According to the framework developed in this paper the degree of individuality of a biological system is determined by the ranges of control performed within it. On this account, biofilms are characterized as integrated systems, therefore physiological individualsFootnote 14, but not with the same degree of individuality as animals, because although they employ short and medium-range control, they lack long-range control. Unlike some of the other gradualist accounts of individuality, this account, as discussed in this paper, is unidimensional, with control range as the main variable property. However, this is just a first step. It cannot be excluded that different dimensions of control can be identified besides range – for example the specificity or precision of control interactions or the degree of crosstalk between different control systems – so that a more complex view can be provided in the future.

6 Conclusions

This paper has given an account of physiological integration as resulting from how the activities of the components of a biological system are controlled and coordinated so that they can contribute to the maintenance of the system. In multicellular systems, control is performed by cells and extracellular structures.
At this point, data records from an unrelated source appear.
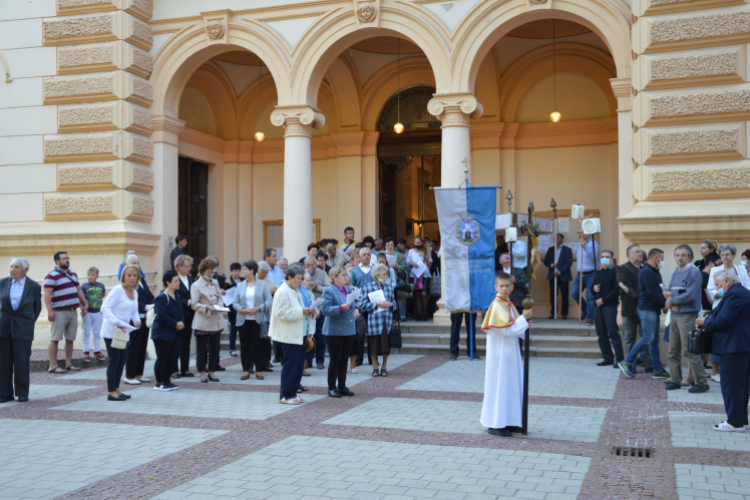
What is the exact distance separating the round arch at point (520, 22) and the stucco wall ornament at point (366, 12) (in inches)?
65.6

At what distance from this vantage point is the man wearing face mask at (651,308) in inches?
372

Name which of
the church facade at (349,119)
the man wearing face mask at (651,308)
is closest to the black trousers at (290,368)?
the man wearing face mask at (651,308)

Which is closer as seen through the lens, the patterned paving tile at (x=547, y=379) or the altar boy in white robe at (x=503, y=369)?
the altar boy in white robe at (x=503, y=369)

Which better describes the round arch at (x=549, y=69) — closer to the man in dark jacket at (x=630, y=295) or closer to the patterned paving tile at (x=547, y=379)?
the man in dark jacket at (x=630, y=295)

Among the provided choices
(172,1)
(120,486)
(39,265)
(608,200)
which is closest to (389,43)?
(172,1)

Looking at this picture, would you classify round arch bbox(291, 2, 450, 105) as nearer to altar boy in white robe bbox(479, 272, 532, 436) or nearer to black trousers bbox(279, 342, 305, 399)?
black trousers bbox(279, 342, 305, 399)

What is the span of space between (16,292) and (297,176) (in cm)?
609

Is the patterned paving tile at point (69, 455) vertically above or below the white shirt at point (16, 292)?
below

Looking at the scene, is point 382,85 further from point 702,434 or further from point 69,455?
point 69,455

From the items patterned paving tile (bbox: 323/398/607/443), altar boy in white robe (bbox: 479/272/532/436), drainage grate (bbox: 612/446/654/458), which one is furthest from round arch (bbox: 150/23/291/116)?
drainage grate (bbox: 612/446/654/458)

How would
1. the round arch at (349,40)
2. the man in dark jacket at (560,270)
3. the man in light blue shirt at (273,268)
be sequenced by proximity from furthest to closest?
the man in dark jacket at (560,270)
the round arch at (349,40)
the man in light blue shirt at (273,268)

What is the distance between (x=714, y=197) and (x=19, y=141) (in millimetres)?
12727

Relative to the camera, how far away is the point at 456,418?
7.34 meters

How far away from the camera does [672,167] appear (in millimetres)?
11031
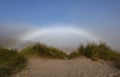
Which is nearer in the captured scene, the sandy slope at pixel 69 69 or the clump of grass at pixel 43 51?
the sandy slope at pixel 69 69

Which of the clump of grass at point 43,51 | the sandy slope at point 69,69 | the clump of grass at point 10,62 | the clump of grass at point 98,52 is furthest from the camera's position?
the clump of grass at point 43,51

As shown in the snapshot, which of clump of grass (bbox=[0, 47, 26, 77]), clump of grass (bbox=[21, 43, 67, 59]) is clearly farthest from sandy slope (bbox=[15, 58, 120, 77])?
clump of grass (bbox=[21, 43, 67, 59])

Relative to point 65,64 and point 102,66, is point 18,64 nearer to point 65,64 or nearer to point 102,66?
point 65,64

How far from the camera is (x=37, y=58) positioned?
34.6 ft

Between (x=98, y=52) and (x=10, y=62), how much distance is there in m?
2.70

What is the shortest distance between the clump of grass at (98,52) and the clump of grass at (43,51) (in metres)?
0.67

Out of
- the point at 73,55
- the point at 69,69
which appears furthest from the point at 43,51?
the point at 69,69

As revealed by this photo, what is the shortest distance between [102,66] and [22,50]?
301 centimetres

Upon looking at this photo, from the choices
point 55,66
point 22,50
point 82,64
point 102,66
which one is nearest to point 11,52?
point 22,50

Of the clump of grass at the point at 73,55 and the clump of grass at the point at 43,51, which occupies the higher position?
the clump of grass at the point at 43,51

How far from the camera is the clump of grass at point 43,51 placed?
10.6m

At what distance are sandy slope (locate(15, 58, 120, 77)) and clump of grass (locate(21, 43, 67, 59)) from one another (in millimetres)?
625

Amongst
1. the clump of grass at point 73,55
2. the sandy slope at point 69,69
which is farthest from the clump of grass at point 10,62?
the clump of grass at point 73,55

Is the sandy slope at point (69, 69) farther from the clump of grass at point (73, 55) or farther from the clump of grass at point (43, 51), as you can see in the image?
the clump of grass at point (43, 51)
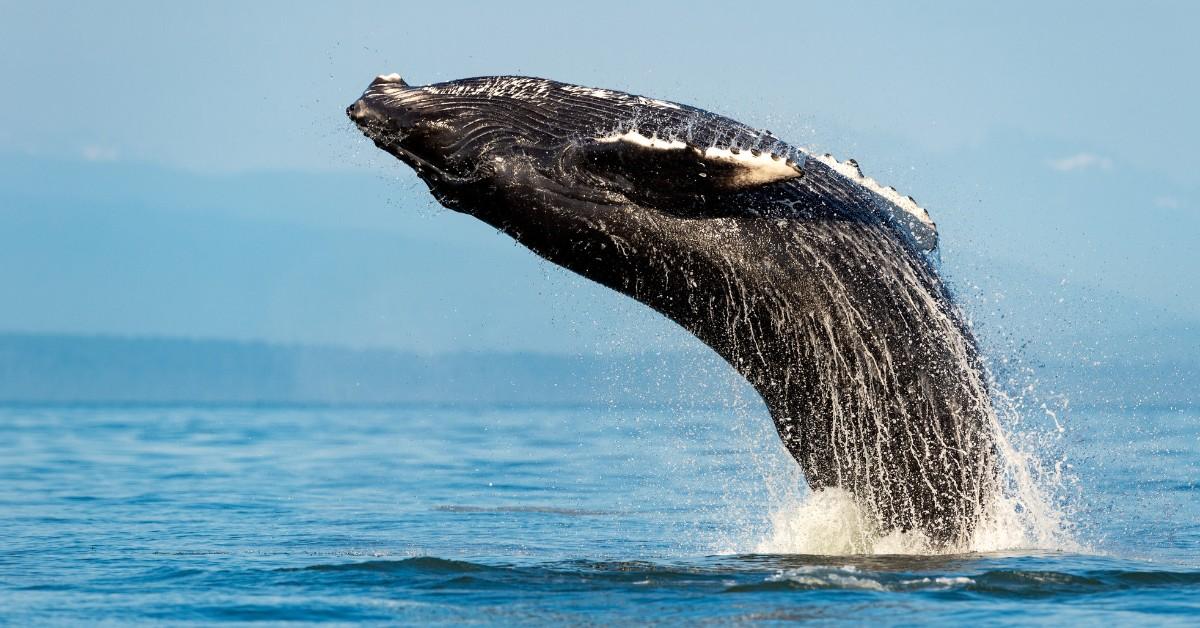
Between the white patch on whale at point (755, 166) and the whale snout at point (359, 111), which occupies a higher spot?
the whale snout at point (359, 111)

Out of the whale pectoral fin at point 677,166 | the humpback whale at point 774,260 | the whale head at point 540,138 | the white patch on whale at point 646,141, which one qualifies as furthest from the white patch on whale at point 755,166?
the humpback whale at point 774,260

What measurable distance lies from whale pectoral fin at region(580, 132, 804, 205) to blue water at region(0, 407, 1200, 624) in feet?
8.80

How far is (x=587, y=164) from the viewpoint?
12.3 metres

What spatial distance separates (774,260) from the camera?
1253 cm

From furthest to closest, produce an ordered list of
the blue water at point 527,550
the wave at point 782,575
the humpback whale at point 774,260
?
the humpback whale at point 774,260 < the wave at point 782,575 < the blue water at point 527,550

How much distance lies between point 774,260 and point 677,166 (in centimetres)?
154

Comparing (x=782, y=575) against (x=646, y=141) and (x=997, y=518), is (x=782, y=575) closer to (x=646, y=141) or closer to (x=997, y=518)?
(x=997, y=518)

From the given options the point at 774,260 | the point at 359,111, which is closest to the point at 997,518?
the point at 774,260

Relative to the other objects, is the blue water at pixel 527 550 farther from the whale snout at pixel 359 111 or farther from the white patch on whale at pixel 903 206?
the whale snout at pixel 359 111

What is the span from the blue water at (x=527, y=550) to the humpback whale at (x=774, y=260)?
0.78m

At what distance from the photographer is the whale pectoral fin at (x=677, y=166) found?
11125 millimetres

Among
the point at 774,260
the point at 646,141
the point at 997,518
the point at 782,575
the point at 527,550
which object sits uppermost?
the point at 646,141

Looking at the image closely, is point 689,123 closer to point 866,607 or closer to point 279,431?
point 866,607

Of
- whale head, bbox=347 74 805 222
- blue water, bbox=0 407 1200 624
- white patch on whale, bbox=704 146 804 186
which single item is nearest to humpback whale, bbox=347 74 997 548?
whale head, bbox=347 74 805 222
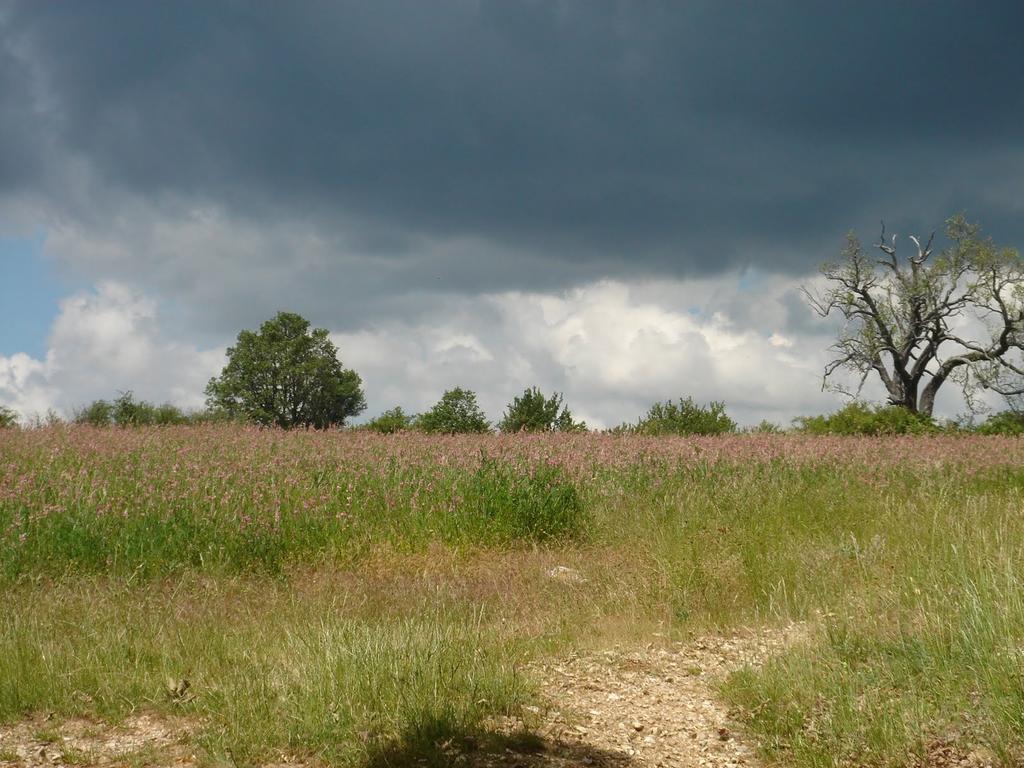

By analyzing examples of different types and ranges of control in biofilms and animals, it has been argued that the most cohesive form of integration is achieved when different physiological activities are coordinated at the system level. Such coordination is realized through long-range control.

Different ways of realizing control, thus, can account for differences of integration between multicellular organizations. The difference between integration in biofilms and animals largely depends on the lack of capability of biofilms to realize long-range control, which in animals is enabled by vascularization and by the nervous system. A further factor to consider is the fact that biofilms realize a coarse-grained distributed control based on gradients of concentrations lacking specificity and modularity.

On this account, physiological integration comes in degrees. Given the role played by integration in current accounts of biological individuality, an implication of this perspective is that the physiological dimension of individuals can be given a precise characterization in terms of control, and that their degree of individuality depends on the ranges at which they exert control on their parts so as to coordinate their activities. For example, insofar as biofilms lack long-range control and are less integrated than other multicellular systems, they can be considered also as weaker physiological individuals. The same tools could in principle be applied to evaluate the degree of individuality for other forms of multicellular organizations.